Mientras esos complots se traman en la sombra, Rasputín les toma cada vez más gusto a los juegos sutiles de la política. Por intermedio de la Zarina, aconseja al Zar sobre la elección de los ministros. En el interior del gabinete, sus preferidos, que son resueltamente de derecha, llevan una campaña sorda para deshacer" la actual Duma y reemplazarla por otra ás dócil. Kokovtsev, que nunca ocultó su hostilidad hacia el staretz, ve palidecer su propia estrella en el firmamento. Adivinando que sus días como presidente del Consejo están contados, despacha los asuntos corrientes sin entusiasmo.

A pesar de esas luchas por la influencia en el gobierno y en la Duma, Rusia disfruta, en lo más hondo, de una sana estabilidad. Los recursos del país son tales que, aun bajo un poder discutido, el impulso económico y comercial se acelera, la producción aumenta, el nivel social se eleva. En las altas esferas se critica todo pero se vive bien. Entre las capas más bajas de la población se sufren los rigores de la clase obrera y la campesina, pero como no se leen los diarios, se ignora la agitación que se ha apoderado de las cabezas pensantes de la nación. Desacreditada en los salones, la familia imperial todavía tiene, en las masas, un prestigio en el que se mezclan la tradición y la fe. Es verdad que, en la primavera de 1912, ha habido rebeliones en las minas de oro siberianas de Lena y la tropa ha tirado sobre la multitud, matando a doscientas setenta e hiriendo a doscientas cincuenta personas; es verdad que los trabajadores de las diferentes regiones de Rusia se han declarado en huelga para protestar contra esa masacre. Pero, con el tiempo, la indignación popular ha decaído y los revolucionarios, acosados por la policía, han vuelto a la sombra.

______

Instrucciones de trabajo
(A) Responde estas preguntas sobre el fragmento acerca de Rasputín y la Rusia de la época:
(i) ¿Por intermedio de quién aconseja Rasputín al Zar sobre la elección de los ministros?
(ii) ¿Qué cargo ocupa Kokovtsev, cuyos días en él están contados?
(iii) ¿Cuántas personas murieron cuando la tropa tiró sobre la multitud en las minas de oro de Lena?
(B) Copia del fragmento sobre Rasputín el tramo que empieza en las palabras "Mientras esos complots" y termina después de "corrientes sin entusiasmo.".
(C) Escribe lo que sigue al fragmento sobre Rasputín y la Rusia de 1912, a partir de su última oración.

______

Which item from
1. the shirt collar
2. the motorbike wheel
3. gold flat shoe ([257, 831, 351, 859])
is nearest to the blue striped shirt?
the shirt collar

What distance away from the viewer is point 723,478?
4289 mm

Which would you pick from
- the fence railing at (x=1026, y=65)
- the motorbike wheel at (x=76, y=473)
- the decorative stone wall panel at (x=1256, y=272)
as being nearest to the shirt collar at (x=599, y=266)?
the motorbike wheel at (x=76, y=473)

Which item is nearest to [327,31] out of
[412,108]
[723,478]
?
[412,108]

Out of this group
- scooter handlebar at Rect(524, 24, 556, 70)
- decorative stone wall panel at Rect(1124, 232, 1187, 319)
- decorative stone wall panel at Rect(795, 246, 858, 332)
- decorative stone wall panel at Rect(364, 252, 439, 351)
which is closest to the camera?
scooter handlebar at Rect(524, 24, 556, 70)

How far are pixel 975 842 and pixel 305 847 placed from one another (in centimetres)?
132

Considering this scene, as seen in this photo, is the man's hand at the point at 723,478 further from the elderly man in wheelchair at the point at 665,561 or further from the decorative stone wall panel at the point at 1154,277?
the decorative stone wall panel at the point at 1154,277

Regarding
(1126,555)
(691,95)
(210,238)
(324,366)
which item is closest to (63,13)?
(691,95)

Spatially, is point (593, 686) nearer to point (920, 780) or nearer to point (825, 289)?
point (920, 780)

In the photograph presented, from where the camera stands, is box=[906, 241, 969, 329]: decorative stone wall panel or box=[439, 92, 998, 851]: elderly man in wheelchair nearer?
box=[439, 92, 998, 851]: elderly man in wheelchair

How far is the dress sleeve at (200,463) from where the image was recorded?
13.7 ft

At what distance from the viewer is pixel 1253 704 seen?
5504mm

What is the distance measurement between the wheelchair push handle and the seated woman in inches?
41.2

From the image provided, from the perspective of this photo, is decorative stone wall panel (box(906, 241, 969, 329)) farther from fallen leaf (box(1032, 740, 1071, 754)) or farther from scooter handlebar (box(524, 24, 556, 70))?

______

Resultados finales
(A)
(i) Por intermedio de la Zarina.
(ii) El de presidente del Consejo.
(iii) Doscientas setenta personas.

(B)
Mientras esos complots se traman en la sombra, Rasputín les toma cada vez más gusto a los juegos sutiles de la política. Por intermedio de la Zarina, aconseja al Zar sobre la elección de los ministros. En el interior del gabinete, sus preferidos, que son resueltamente de derecha, llevan una campaña sorda para deshacer" la actual Duma y reemplazarla por otra ás dócil. Kokovtsev, que nunca ocultó su hostilidad hacia el staretz, ve palidecer su propia estrella en el firmamento. Adivinando que sus días como presidente del Consejo están contados, despacha los asuntos corrientes sin entusiasmo.

(C)
En agosto del mismo año, el ejército ruso ha celebrado, con una reconstrucción espectacular, el centenario de la batalla de Borodino, lo que reconfortó el ánimo de los oficiales. Y, a comienzos de 1913, todo el mundo, grandes y chicos, se alegra por las próximas fiestas programadas para el tricentenario de la dinastía de los Romanov. Los liberales señalan en sus diarios que Miguel, el primero de los Romanov, fue elegido por el pueblo el 21 de febrero de 1613 y que esa antigua manera de proceder merece que se reflexione sobre ella. Los monárquicos, por su parte, esperan que las manifestaciones patrióticas inscritas en el programa refuercen la devoción de los rusos por su soberano. Extrañamente parece que la nación, largo tiempo inquieta y dividida, ha encontrado un segundo aliento.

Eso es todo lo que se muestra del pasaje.